Surabaya, (bisnisnasional.com) – Dalam memperkuat kelembagaan Komisi Pengawas Persaingan Usaha (KPPU) terkait perubahan atau amandemen Undang-Undang Nomor 5 tahun 1999, tentang larangan tindak monopoli dan persaingan usaha tidak sehat segera di realisasikan di DPR.
Amandemen tersebut penting agar KPPU menjadi semakin kuat secara kelembagaan dan kinerjanya menjadi maksimal. Komisioner KPPU, dalam acara Forum Jurnalis di kantor KPPU Kota Surabaya, Rabu (07/12/16), Munrokhim Misanam mengatakan, harapannya dengan perubahan tersebut akan segera selesai di akhir Januari 2017 sehingga bisa segera diimplementasikan.
“Ada enam poin utama yang akan diubah dalam unsnag- undang tersebut. Pertama soal kelembagaan. Selama ini, KPPU adalah lembaga independen yang hanya bertanggung jawab kepada presiden dan keberadaan pegawainya menjadi tidak jelas. Akibatmya, banyak pegawai KPPU yang sudah didik keluar dan bekerja di perusahaan hukum atau perusahaan lainnya karena iming-iming gaji tinggi. Ada juga yang masuk di Komisi Pemberantas Korupsi (KPK),” ujarnya.

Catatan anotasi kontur
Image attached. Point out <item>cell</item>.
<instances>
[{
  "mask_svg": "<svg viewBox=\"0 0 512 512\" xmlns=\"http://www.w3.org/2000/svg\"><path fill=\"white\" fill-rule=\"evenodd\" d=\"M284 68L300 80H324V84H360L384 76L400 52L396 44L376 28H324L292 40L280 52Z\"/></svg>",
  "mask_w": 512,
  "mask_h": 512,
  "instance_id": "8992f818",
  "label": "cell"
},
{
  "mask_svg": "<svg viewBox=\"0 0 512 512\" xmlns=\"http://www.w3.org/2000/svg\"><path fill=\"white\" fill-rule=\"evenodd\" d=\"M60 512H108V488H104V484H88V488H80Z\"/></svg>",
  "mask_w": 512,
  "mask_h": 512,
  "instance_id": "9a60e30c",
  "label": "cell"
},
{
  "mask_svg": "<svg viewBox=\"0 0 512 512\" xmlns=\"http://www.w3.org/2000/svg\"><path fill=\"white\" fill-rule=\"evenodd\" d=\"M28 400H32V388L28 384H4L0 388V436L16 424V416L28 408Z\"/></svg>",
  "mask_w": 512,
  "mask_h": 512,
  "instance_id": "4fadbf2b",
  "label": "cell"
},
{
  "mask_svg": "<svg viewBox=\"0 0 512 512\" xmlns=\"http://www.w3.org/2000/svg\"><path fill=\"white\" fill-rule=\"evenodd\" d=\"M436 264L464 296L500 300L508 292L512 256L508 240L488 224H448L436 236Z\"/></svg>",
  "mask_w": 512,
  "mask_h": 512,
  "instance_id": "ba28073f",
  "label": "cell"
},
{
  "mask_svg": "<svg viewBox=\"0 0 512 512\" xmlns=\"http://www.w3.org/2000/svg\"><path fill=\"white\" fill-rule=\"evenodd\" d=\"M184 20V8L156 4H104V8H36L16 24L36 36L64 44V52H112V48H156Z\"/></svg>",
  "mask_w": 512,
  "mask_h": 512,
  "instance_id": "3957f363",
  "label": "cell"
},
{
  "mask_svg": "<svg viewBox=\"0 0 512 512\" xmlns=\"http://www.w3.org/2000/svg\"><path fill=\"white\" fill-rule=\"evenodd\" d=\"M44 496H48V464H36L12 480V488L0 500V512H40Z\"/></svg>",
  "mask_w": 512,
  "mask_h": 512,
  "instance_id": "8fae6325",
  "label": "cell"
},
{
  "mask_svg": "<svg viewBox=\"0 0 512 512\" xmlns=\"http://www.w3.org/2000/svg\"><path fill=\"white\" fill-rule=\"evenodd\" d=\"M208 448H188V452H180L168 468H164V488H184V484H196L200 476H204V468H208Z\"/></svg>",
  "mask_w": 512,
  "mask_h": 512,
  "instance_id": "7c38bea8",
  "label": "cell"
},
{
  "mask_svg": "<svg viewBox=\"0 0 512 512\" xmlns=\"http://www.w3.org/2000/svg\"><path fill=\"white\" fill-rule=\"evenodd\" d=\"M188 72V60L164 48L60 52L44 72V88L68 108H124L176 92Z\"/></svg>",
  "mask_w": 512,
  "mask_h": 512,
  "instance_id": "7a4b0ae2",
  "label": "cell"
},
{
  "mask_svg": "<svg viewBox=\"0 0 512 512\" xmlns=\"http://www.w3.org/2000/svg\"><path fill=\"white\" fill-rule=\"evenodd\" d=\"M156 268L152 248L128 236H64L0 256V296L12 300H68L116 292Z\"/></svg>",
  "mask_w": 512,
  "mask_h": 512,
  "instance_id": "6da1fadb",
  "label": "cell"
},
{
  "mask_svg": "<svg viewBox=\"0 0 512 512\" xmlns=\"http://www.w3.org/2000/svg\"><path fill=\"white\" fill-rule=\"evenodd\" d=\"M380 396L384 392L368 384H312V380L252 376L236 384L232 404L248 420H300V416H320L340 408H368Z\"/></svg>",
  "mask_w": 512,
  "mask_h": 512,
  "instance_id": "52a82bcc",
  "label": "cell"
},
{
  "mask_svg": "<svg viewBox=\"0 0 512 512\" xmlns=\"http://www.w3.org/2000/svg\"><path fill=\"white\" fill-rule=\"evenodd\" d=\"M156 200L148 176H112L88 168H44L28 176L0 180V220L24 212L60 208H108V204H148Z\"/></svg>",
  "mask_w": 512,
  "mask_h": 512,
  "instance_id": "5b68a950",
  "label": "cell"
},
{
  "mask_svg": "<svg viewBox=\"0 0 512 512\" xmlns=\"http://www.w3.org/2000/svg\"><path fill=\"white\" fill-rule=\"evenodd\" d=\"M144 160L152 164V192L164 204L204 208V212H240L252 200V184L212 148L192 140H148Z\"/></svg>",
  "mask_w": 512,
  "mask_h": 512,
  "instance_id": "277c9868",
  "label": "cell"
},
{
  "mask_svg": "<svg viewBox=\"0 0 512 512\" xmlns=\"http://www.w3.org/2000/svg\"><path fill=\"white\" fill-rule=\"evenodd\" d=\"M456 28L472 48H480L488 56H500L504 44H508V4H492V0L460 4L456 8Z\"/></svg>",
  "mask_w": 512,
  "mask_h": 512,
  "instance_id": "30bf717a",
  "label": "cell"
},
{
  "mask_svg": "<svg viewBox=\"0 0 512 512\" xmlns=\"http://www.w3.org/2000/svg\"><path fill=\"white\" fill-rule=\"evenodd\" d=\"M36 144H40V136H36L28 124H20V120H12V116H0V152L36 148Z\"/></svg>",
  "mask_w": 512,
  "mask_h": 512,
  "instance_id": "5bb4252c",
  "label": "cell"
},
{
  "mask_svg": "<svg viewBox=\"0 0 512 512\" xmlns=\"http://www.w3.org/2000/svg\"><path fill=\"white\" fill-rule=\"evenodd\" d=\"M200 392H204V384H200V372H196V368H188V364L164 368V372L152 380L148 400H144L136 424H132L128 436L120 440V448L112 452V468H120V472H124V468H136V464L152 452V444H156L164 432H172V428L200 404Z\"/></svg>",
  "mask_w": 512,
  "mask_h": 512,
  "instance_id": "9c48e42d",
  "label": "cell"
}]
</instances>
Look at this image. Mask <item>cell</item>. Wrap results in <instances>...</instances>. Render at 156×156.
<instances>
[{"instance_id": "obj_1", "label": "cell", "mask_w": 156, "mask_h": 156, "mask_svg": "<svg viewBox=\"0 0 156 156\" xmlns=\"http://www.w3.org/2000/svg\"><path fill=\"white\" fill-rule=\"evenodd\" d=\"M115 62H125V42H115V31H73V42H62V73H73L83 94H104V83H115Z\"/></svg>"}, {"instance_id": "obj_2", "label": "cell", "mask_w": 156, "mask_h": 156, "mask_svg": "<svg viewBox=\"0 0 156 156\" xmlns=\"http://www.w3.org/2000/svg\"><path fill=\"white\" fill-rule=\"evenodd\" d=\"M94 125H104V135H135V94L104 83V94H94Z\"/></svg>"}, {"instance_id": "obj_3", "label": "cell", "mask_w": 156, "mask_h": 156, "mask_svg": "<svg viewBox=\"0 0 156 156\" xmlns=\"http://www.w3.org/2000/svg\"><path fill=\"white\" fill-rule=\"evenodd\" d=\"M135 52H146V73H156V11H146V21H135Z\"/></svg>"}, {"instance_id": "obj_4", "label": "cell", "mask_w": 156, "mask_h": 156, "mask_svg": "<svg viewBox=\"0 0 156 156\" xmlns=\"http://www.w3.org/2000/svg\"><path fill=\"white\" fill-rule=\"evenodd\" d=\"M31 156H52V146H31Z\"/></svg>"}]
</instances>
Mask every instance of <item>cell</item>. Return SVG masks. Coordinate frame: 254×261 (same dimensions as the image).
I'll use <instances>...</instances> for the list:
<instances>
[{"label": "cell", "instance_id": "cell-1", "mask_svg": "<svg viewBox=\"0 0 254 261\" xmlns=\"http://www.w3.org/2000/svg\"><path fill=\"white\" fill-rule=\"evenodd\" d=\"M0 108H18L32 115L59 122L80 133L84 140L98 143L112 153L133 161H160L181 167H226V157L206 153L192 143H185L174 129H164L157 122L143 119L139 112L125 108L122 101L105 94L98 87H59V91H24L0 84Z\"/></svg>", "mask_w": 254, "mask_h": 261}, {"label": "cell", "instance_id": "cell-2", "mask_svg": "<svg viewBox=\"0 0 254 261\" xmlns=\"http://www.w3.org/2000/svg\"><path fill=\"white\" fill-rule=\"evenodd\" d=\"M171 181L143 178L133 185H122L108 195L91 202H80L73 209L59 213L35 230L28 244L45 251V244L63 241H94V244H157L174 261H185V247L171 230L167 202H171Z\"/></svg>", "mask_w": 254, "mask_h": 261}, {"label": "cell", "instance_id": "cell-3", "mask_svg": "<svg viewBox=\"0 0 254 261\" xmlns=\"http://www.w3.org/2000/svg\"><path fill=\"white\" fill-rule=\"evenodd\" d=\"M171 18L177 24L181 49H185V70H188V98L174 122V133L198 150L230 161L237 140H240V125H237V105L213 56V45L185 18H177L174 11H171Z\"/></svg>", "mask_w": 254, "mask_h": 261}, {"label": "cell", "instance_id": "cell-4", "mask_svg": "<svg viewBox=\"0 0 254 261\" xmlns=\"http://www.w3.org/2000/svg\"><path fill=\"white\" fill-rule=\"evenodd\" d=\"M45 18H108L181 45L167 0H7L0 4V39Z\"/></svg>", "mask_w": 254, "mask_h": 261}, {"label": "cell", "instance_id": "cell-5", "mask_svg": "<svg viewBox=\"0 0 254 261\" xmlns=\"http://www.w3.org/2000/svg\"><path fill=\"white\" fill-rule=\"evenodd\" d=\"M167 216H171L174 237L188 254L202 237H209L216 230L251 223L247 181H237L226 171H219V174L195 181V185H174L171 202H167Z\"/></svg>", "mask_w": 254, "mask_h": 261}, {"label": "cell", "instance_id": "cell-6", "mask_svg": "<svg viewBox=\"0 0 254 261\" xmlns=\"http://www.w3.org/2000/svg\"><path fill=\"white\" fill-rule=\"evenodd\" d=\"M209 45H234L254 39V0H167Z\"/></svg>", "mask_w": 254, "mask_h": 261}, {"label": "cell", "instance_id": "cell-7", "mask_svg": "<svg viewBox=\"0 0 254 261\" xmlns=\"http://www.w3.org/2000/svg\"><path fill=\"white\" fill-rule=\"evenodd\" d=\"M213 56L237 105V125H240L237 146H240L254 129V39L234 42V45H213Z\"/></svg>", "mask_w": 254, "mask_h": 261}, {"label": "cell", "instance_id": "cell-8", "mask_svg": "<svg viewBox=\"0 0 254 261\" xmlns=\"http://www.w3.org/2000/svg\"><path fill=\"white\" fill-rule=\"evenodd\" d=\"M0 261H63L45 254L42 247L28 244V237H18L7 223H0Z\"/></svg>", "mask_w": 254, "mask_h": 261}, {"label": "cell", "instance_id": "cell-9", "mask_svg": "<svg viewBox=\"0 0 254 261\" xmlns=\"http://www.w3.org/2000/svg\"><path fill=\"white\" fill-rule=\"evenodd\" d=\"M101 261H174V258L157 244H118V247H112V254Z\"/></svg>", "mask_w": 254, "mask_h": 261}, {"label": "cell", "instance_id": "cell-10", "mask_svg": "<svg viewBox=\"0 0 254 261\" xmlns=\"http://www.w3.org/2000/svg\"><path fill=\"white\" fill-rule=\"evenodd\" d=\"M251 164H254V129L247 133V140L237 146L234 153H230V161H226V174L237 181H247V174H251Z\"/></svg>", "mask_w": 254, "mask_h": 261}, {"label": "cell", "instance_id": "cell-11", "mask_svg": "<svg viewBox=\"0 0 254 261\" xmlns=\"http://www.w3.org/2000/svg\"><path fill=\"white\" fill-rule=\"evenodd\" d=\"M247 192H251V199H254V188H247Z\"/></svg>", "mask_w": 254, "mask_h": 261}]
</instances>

TUJUAN LATIHAN >> Sunting berita tentang amandemen undang-undang persaingan usaha, semuanya dari "Surabaya, (bisnisnasional.com) –" turun sampai "bisa segera diimplementasikan.", dan ganti "Januari 2017" dengan "Februari 2017". Catatan ini diambil dari sumber lain.

HASIL >>
Surabaya, (bisnisnasional.com) – Dalam memperkuat kelembagaan Komisi Pengawas Persaingan Usaha (KPPU) terkait perubahan atau amandemen Undang-Undang Nomor 5 tahun 1999, tentang larangan tindak monopoli dan persaingan usaha tidak sehat segera di realisasikan di DPR.
Amandemen tersebut penting agar KPPU menjadi semakin kuat secara kelembagaan dan kinerjanya menjadi maksimal. Komisioner KPPU, dalam acara Forum Jurnalis di kantor KPPU Kota Surabaya, Rabu (07/12/16), Munrokhim Misanam mengatakan, harapannya dengan perubahan tersebut akan segera selesai di akhir Februari 2017 sehingga bisa segera diimplementasikan.